# [TEXT TO READ]
================================

The PNC Arena authority agreed to hire the consultant CAA ICON to update cost estimates and develop a master plan for inside and outside the venue.
Pegula Sports and Entertainment, the company that oversees operations of the Sabres and the Buffalo Bills, hired CAA ICON in 2018 to assess options for a new Bills stadium and renovations to KeyBank Center. CAA ICON worked with another consultant, Populous, to produce a 2019 study that examined potential sites for a new football stadium and outlined ideas for improving the downtown hockey arena.
The study was released in December 2021 along with other documents tied to the Bills stadium project following the filing of a lawsuit by Investigative Post.
On the arena side, the study broke improvements into two categories: “functional” and “aspirational.” Functional ideas included new video boards, a new sound system, seat replacements and addressing congestion on the 300 level and suite corridors. Under aspirational improvements, the consultants suggested enclosing the arena’s outdoor plaza to promote more year-round use and creating more of a “wow factor” to help make the arena “great again.”

================================

# [WHAT IS NEEDED]
In the arena renovation text, what was the name of the consultant that CAA ICON worked with to produce the 2019 study?

================================

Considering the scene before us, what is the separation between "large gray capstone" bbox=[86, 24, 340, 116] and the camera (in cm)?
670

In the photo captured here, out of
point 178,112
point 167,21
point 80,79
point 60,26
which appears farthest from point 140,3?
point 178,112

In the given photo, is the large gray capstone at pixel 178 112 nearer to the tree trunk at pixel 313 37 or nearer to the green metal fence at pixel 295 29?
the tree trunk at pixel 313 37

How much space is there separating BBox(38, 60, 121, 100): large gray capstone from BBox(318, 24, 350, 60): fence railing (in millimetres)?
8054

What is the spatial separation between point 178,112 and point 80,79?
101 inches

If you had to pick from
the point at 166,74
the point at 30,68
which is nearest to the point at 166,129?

================================

# [RESULT FOR THIS TASK]
Populous